Simon’s solicitor, Richard Sear took issue with her demand for still more of Simon’s disability pay.
‘In effect, that is the entirety of the £200,000 he has left. I suggest this would not be a fair or sensible outcome.’
Few except for Donna would disagree. But the question is whether what is or isn’t a “sensible outcome” is relevant to the case. After all, I’m aware of no requirement in British family law that any outcome be sensible. Were there such a requirement, many, many cases would have been decided differently. The question is how to equitably divide Simon and Donna’s various assets. As I understand it, even though Simon was the one who was injured and of course the one who will suffer significant disability and impairment throughout much or all of his life, and even though the money paid him by the government was meant to compensate only him, the money is part of their marital estate and, as such, part Donna’s.
Yes, her behavior with that money has been outrageous, bordering on illegal, but those facts matter little when it comes to dividing the couple’s assets.

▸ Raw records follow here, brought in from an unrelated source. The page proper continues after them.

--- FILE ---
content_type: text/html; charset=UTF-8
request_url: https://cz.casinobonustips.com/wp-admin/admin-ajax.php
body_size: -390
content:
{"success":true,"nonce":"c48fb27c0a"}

Of course the fact that Simon is incapable of working and earning strongly suggests that Donna’s child support claim is dubious at best. And the fact that she’s capable of earning but has chosen not to should be factored into whatever child support she’s entitled to.

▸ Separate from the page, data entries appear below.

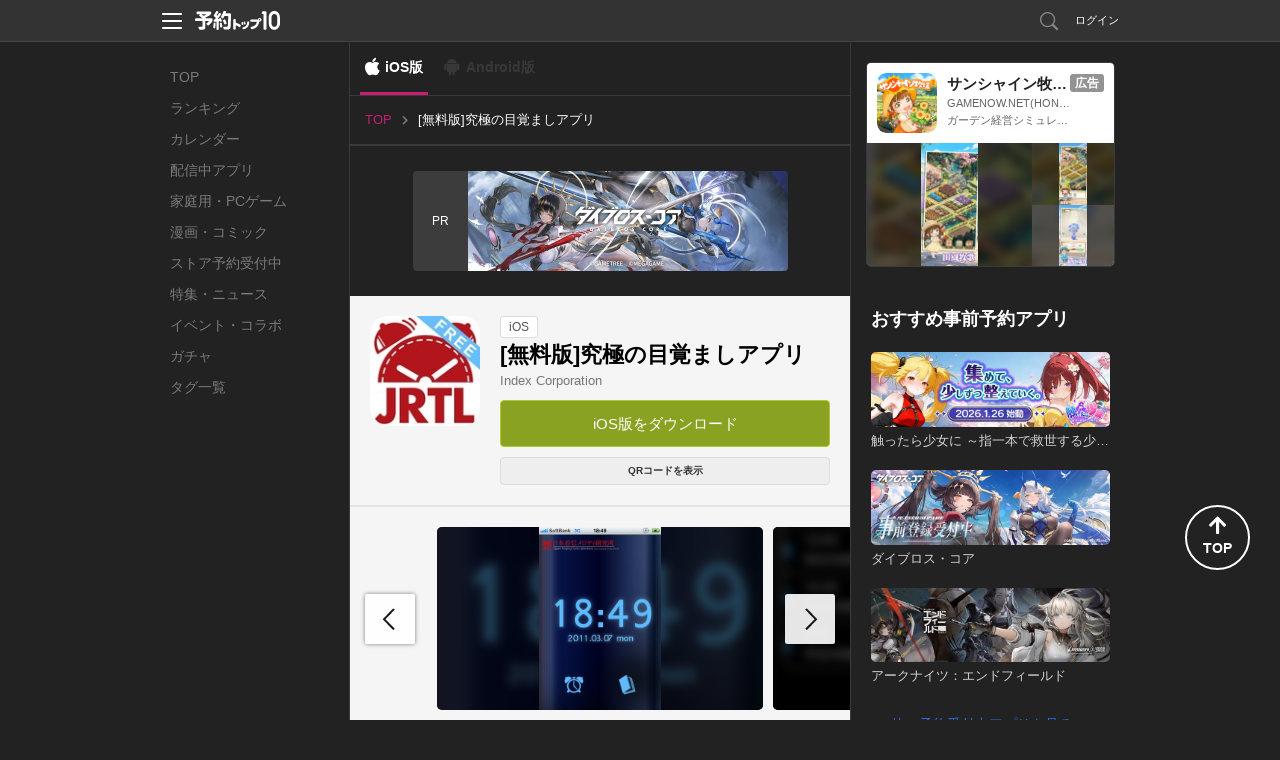

--- FILE ---
content_type: image/svg+xml
request_url: https://yoyaku-top10.jp/assets/web/share/header/icon_menu_close_btn.svg
body_size: 262
content:
<svg xmlns="http://www.w3.org/2000/svg" width="35" height="35" viewBox="0 0 35 35">
    <path fill="#FFF" fill-rule="nonzero" d="M17.691 16.277l6.984-6.984a1 1 0 0 1 1.414 1.414l-6.984 6.985 6.984 6.984a1 1 0 0 1-1.414 1.414l-6.984-6.984-6.984 6.984a1 1 0 0 1-1.414-1.414l6.984-6.984-6.984-6.985a1 1 0 0 1 1.414-1.414l6.984 6.984z"/>
</svg>


--- FILE ---
content_type: application/javascript
request_url: https://yoyaku-top10.jp/serviceworker-companion.js?rd=202301020
body_size: 5889
content:
class MessageManager {
  static VAPID_KEY = 'BJo8FMFUMGm9VxaESRB4QLxUeEqSrEYEoHE7AFNY_UcR04fFD3NMUYyi-AxpXKTedIzLnj3Smwfslf51bzIw1cA';
  static PERMISSION_GRANTED = 'granted';
  static PERMISSION_DENIED  = 'denied';

  constructor() {
    if (!this.isSupported()) return;
    this.messaging = firebase.messaging();
  }

  isSupported() {
    return navigator.serviceWorker && firebase && firebase.messaging.isSupported();
  }

  isMobileSafari() {
    return /iPhone|iPod|iPad/.test(window.navigator.userAgent);
  }

  hasPermission() {
    if (Notification.permission === MessageManager.PERMISSION_GRANTED) {
      return true;
    } else if (Notification.permission === MessageManager.PERMISSION_DENIED) {
      return false;
    }
    return false;
  }

  requestPermission() {
    return new Promise((resolve, reject) => {
      if (!this.isSupported()) {
        reject('Service workers are not supported.');
      }

      if (this.hasPermission()) {
        resolve(Notification.permission);
      } else {
        Notification.requestPermission().then((permission) => {
          resolve(permission);
        }).catch(function(err) {
          console.log('Unable to get permission to notify.', err);
          reject();
        });
      }
    });
  }

  getToken(checkUpdateToken = true) {
    return new Promise((resolve, reject) => {
      if (!this.isSupported()) {
        reject('Service workers are not supported.');
      }

      // トークンの更新期限の確認
      if (checkUpdateToken && !fcmToken.isExpired()) {
        console.log('トークンの更新はありません');
        resolve();
      }

      this.messaging.getToken({ vapidKey: MessageManager.VAPID_KEY }).then((currentToken) => {
        if (currentToken) {
          fcmToken.setToStorage(currentToken);
          resolve(currentToken);
        } else {
          console.log('No Instance ID token available. Request permission to generate one.');
          reject();
        }
      }).catch(function(err) {
        console.log('An error occurred while retrieving token. ', err);
        reject();
      });
    });
  }

  sendToken(token) {
    $.ajax({
      type: "POST",
      url: '/fcm/register',
      data: {
        authenticity_token: $('meta[name="csrf-token"]').attr('content'),
        token: token
      },
      success: function() {
        console.log('sendToken: OK');
      },
    });
  }

  setEvent() {
    if (!this.messaging) return;

    this.messaging.onMessage((payload) => {
      console.log('Message received.');

      /**
       * MEMO: iOS Safariのホームに追加アプリだと現在
       *       フォアで受信してもデフォルトPush通知が表示されるので、
       *       念の為自作通知は表示しない
       */
      if (this.isMobileSafari()) return;

      const img = payload.notification.icon ? payload.notification.icon : payload.notification.image;

      iziToast.show({
        title: payload.notification.title,
        titleColor: '#222',
        message: payload.notification.body,
        messageColor: '#222',
        image: img,
        imageWidth: 35,
        drag: false,
        progressBar: false,
        animateInside: false,
        messageSize: 14,
        displayMode: 2,
        theme: 'yoyaku_webpush',
        maxWidth: '500px',
        position: 'topCenter',
        transitionIn: 'fadeInDown',
        transitionOut: 'fadeOutUp',
        transitionInMobile: 'fadeInDown',
        transitionOutMobile: 'fadeOutUp',
        backgroundColor: 'rgba(222,222,222, 0.95)',
        timeout: 8000,
        buttons: [
          [`<a href="${payload.data.url}" class="webpush_click_area"></a>`, function(instance, toast) {
            location.href = toast.querySelector('.webpush_click_area').href;
          }],
        ]
      });
    });
  }

  createServiceWorker() {
    this.requestPermission().then((permission) => {
      if (permission === MessageManager.PERMISSION_GRANTED) {
        this.getToken().then((token) => {
          if (!token) return;
          this.sendToken(token);
        }).catch(function(err) {
          console.log('getToken() ERROR. :', err);
        });
      }
    }).catch(function(err) {
      console.log('requestPermission() ERROR. :', err);
    });
  }
}
const messageManager = new MessageManager();

class FCMToken {
  static STORAGE_KEY = 'fbswt'; // FireBase ServiceWorker Token
  constructor() {
    this.storage = localStorage;
  }

  setToStorage(token) {
    const tokenData = {
      create_time: new Date().getTime(),
      token: token,
    }
    this.storage.setItem(FCMToken.STORAGE_KEY, JSON.stringify(tokenData));
  }

  getFromStorage() {
    return this.storage.getItem(FCMToken.STORAGE_KEY);
  }

  deleteFromStorage() {
    return this.storage.removeItem(FCMToken.STORAGE_KEY);
  }

  /**
   * ストレージに保存しているトークンが期限切れか
   * トークンの再取得期限: １ヶ月
   * @returns boolen
   */
  isExpired() {
    const tokenJson = this.getFromStorage();
    const token = JSON.parse(tokenJson);
    if (!token) return true;

    // 現在の日時を取得
    const currentDate = new Date();

    // dateの文字列をDateオブジェクトに変換
    const targetDate = new Date(token.create_time);

    // 1ヶ月後の日時を計算
    const oneMonthLater = new Date(targetDate.getFullYear(), targetDate.getMonth() + 1, targetDate.getDate());

    return currentDate >= oneMonthLater;
  }
}
const fcmToken = new FCMToken();

// WebPush通知を受け取るイベントを設定
messageManager.setEvent();

/**
 * 以前起動していたserviceworkerの停止
 */
if ('serviceWorker' in navigator) {
  navigator.serviceWorker.getRegistrations().then(function(registrations) {
    for (let registration of registrations) {
      if (registration.active.scriptURL == 'https://yoyaku-top10.jp/serviceworker.js') {
        registration.unregister();
      }
    }
  });
}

But when it comes to her lies, her placing valuable assets purchased with his disability compensation in her name and her incompetence regarding the house she bought, I know of no requirement that the court pay the slightest attention. Yes, it’s all reprehensible as is her abandonment of a helpless man as soon as the money ran out. But we live in an age when none of that matters to family courts. No-fault is the rule under which no one can be punished financially for their own wrongdoing.
And whatever the other spouse earns during the marriage is considered half earned by his/her partner. That means “outcomes” in family courts that are anything but sensible. If husband A starts a business that thrives and is worth £1 billion, half of it is his wife’s if she chooses to divorce him even though her only contribution to his success has been cleaning his house, cooking meals and occasionally giving him a “well done” and a pat on the back for his success.
By contrast, if husband B drives a taxi and accumulates no savings during his marriage of equal duration to husband A’s, his wife, like him, is entitled to half of nothing on divorce, despite having supported his efforts in exactly the same way husband A’s wife did. In short, the concept that a spouse is entitled to half of everything saved by the other spouse irrespective of everything else is at odds with reality. Husband B’s wife did the same amount of work as husband A’s did, but is left with nothing while husband A’s wife walks away with half a billion pounds. The cognitive dissonance is deafening.
By failing to acknowledge fault as a feature of divorce, family courts obviously encourage wrongdoing of the type engaged in by Donna Vaughan. And her wrongdoing engenders articles like the one in the Daily Mail that in turn engender outrage on the part of the public who all too clearly sees that a former commando who’s suffered the way Simon Vaughan has shouldn’t have to be bankrupted by an unscrupulous ex who’s obvious plan is to make off with as much of his money as possible and have nothing more to do with a disabled man.
Everyone with a soul knows what she’s done is wrong. Only family courts don’t.